--- Task material Enclosed Below ---

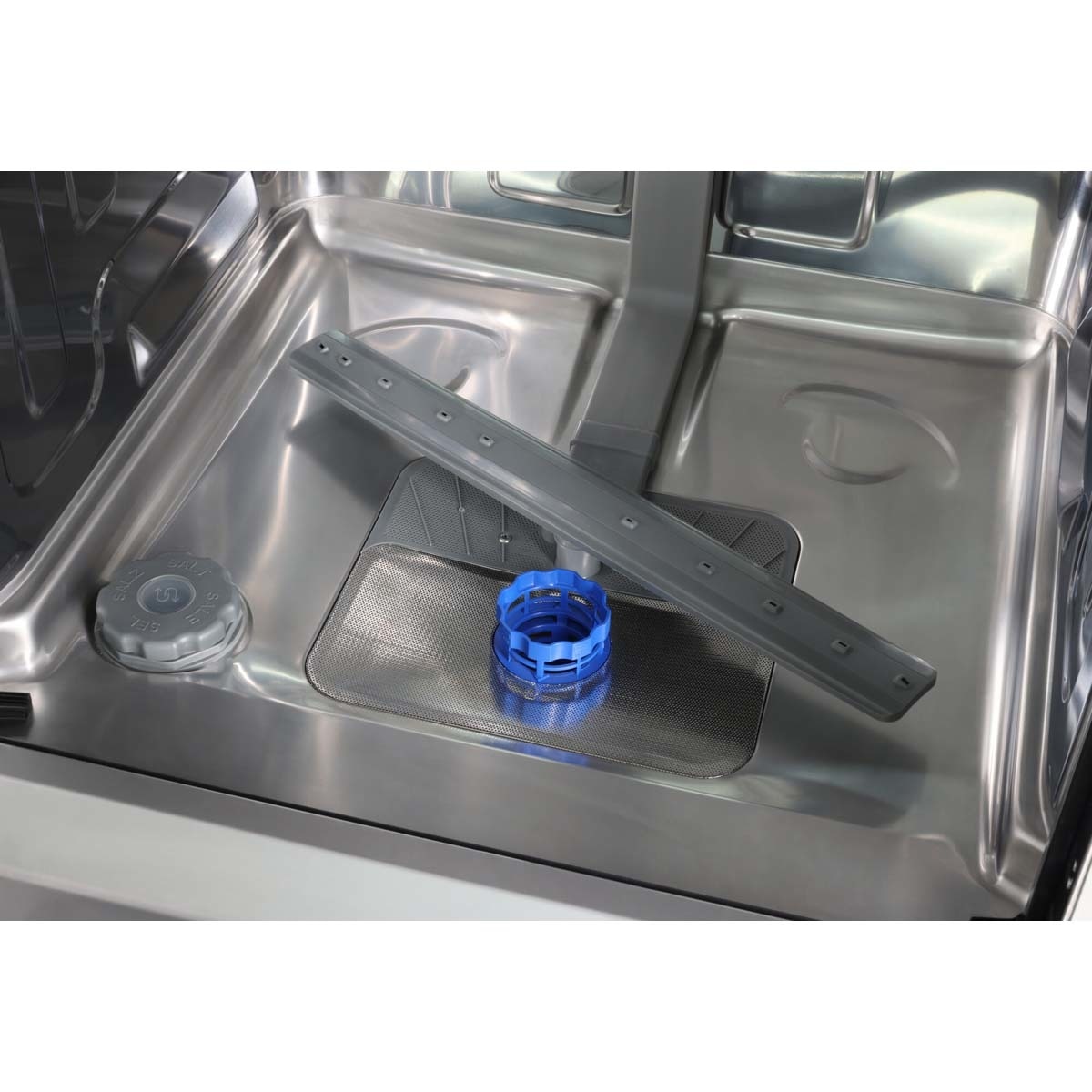Lavavajillas Fagor 14 servicios, Bandeja para cubiertos, 60 cm - 4LVF-638ADX Acero Inox-3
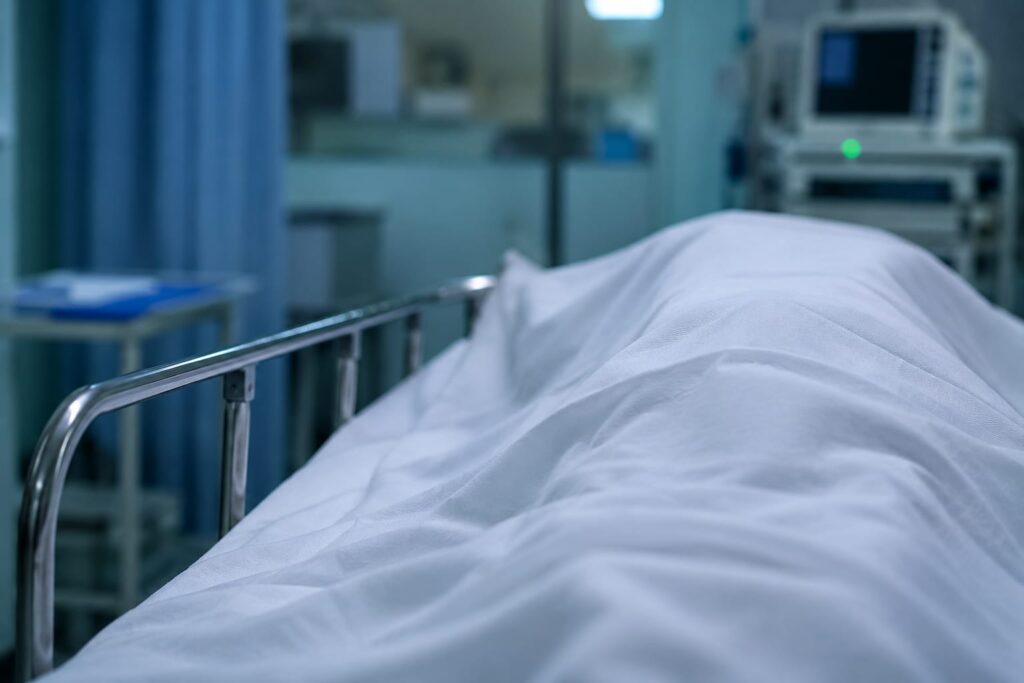 Elderly Colva Man Dies After Fall at Home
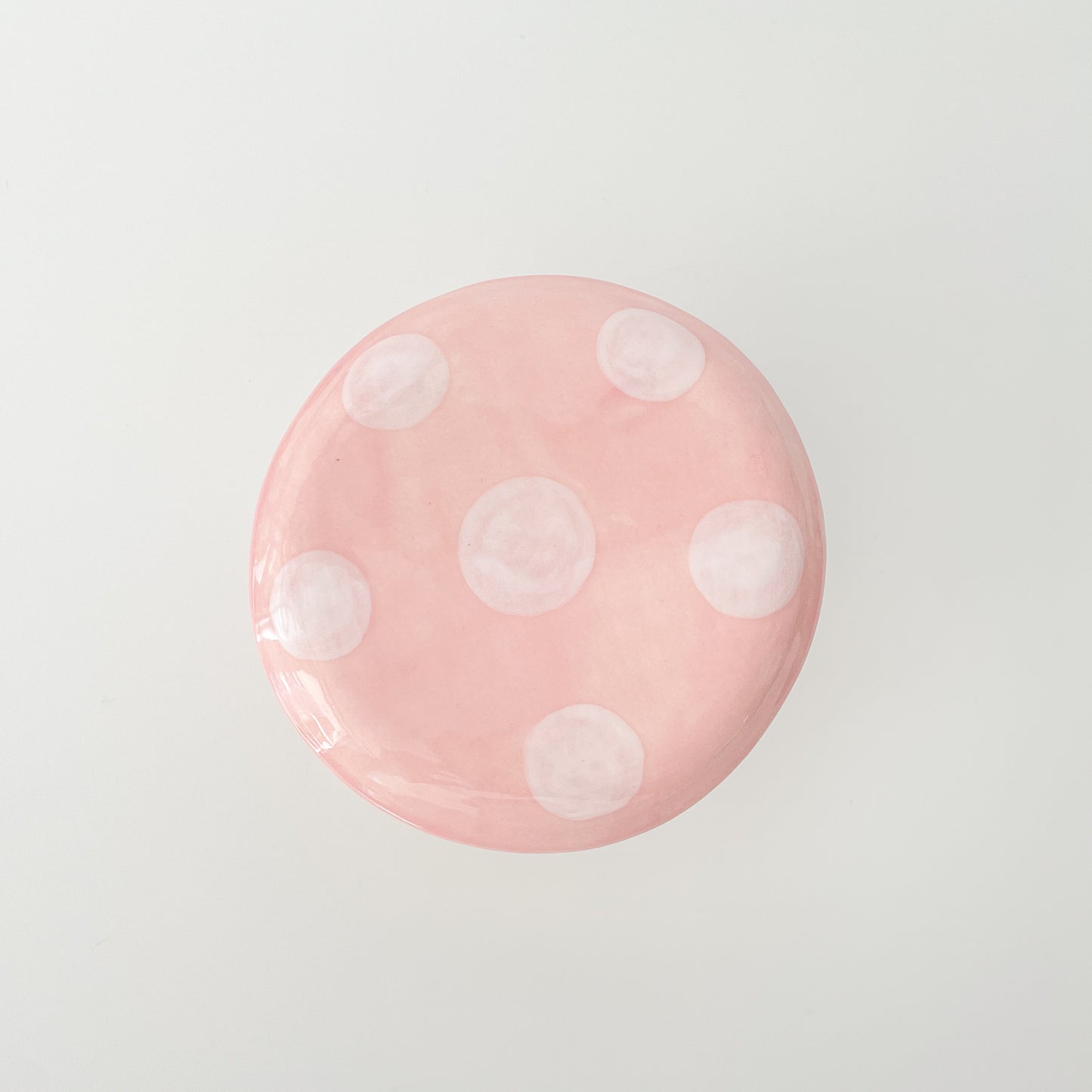 Pink Mushroom Stand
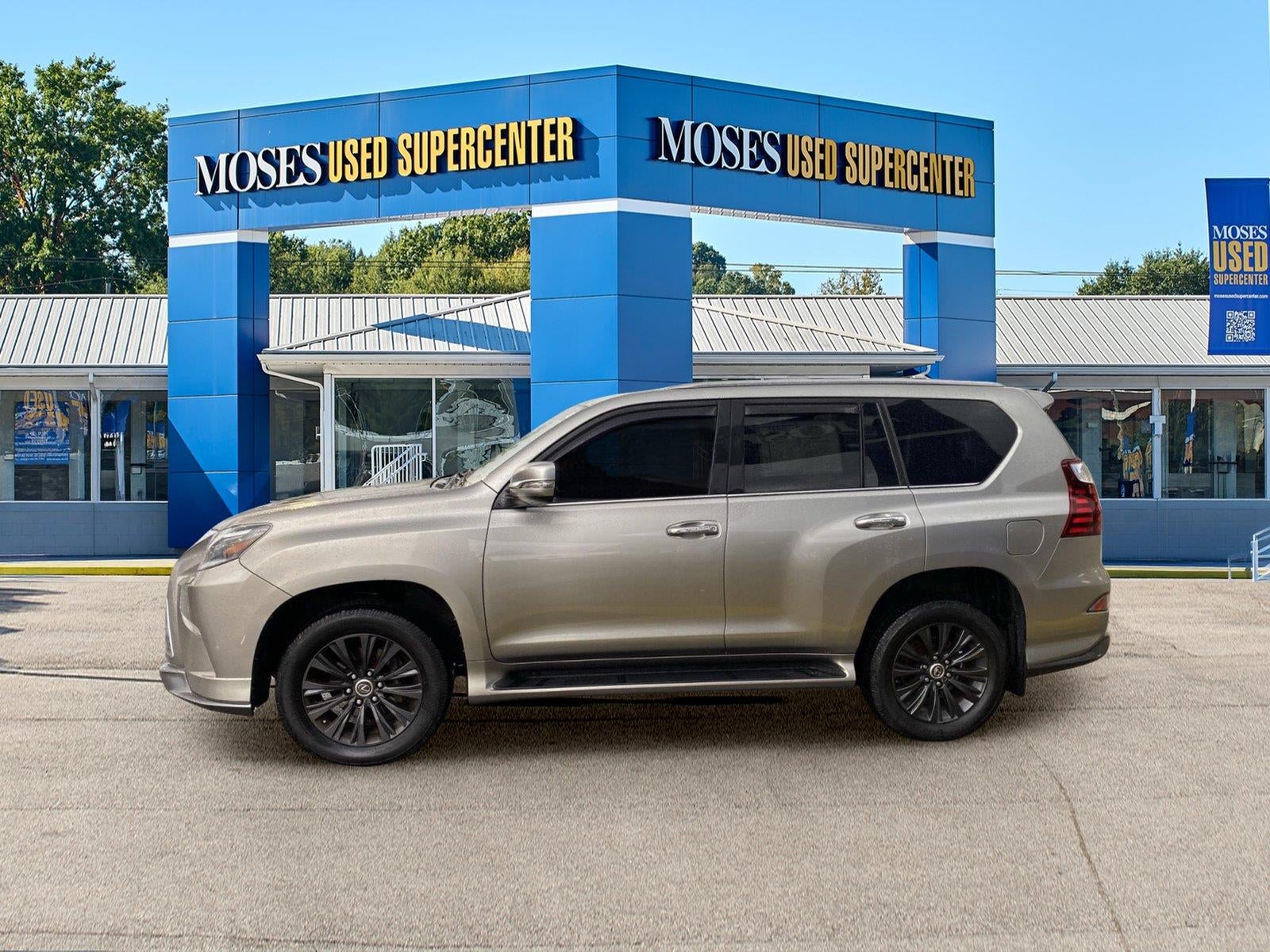 2021 Lexus Gx 460 SUV
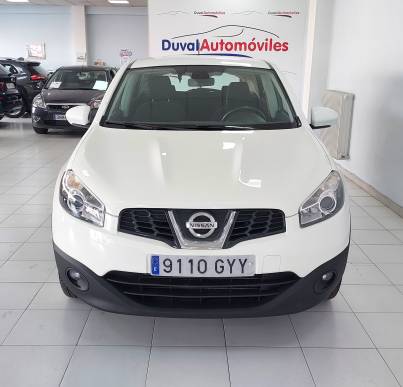 NISSAN QASHQAI 2.0 DCI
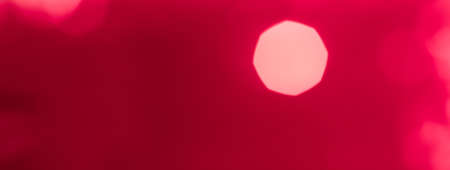 Holiday branding, glam and glow concept - Glamorous white shiny glitter on pink abstract background, Christmas, New Years and Valentines Day backdrop, bokeh overlay for luxury holidays brand designの写真素材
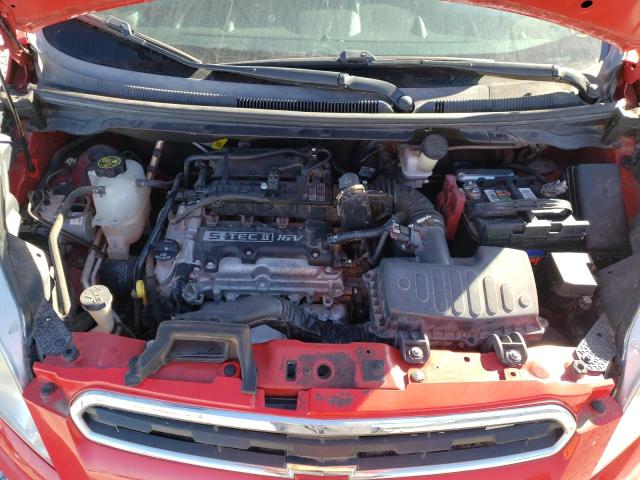 Photo 7 from auction – 2014 CHEVROLET SPARK 2LT with VIN KL8CF6S95EC583383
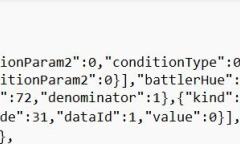 《奴隶皇女菲妮》修改数据教程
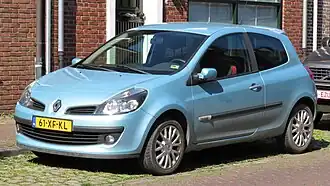 Renault Clio III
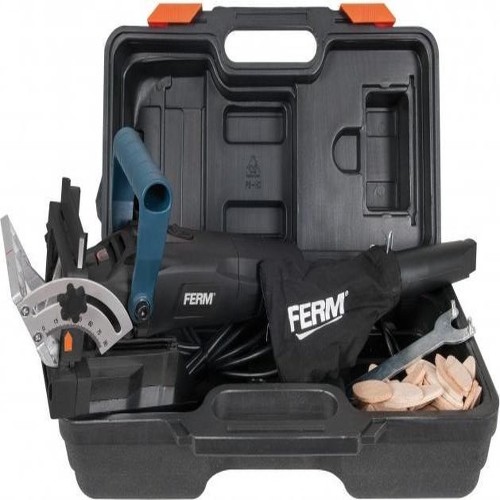 PAKKET BJM1009 lamellendeuvelfrees 900 Watt +extra deuvels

--- End of Enclosed Task material ---

What is expected> Write out every line of the listing above word for word, with the pictures left out.

Task result>
Lavavajillas Fagor 14 servicios, Bandeja para cubiertos, 60 cm - 4LVF-638ADX Acero Inox-3
 Elderly Colva Man Dies After Fall at Home
 Pink Mushroom Stand
 2021 Lexus Gx 460 SUV
 NISSAN QASHQAI 2.0 DCI
 Holiday branding, glam and glow concept - Glamorous white shiny glitter on pink abstract background, Christmas, New Years and Valentines Day backdrop, bokeh overlay for luxury holidays brand designの写真素材
 Photo 7 from auction – 2014 CHEVROLET SPARK 2LT with VIN KL8CF6S95EC583383
 《奴隶皇女菲妮》修改数据教程
 Renault Clio III
 PAKKET BJM1009 lamellendeuvelfrees 900 Watt +extra deuvels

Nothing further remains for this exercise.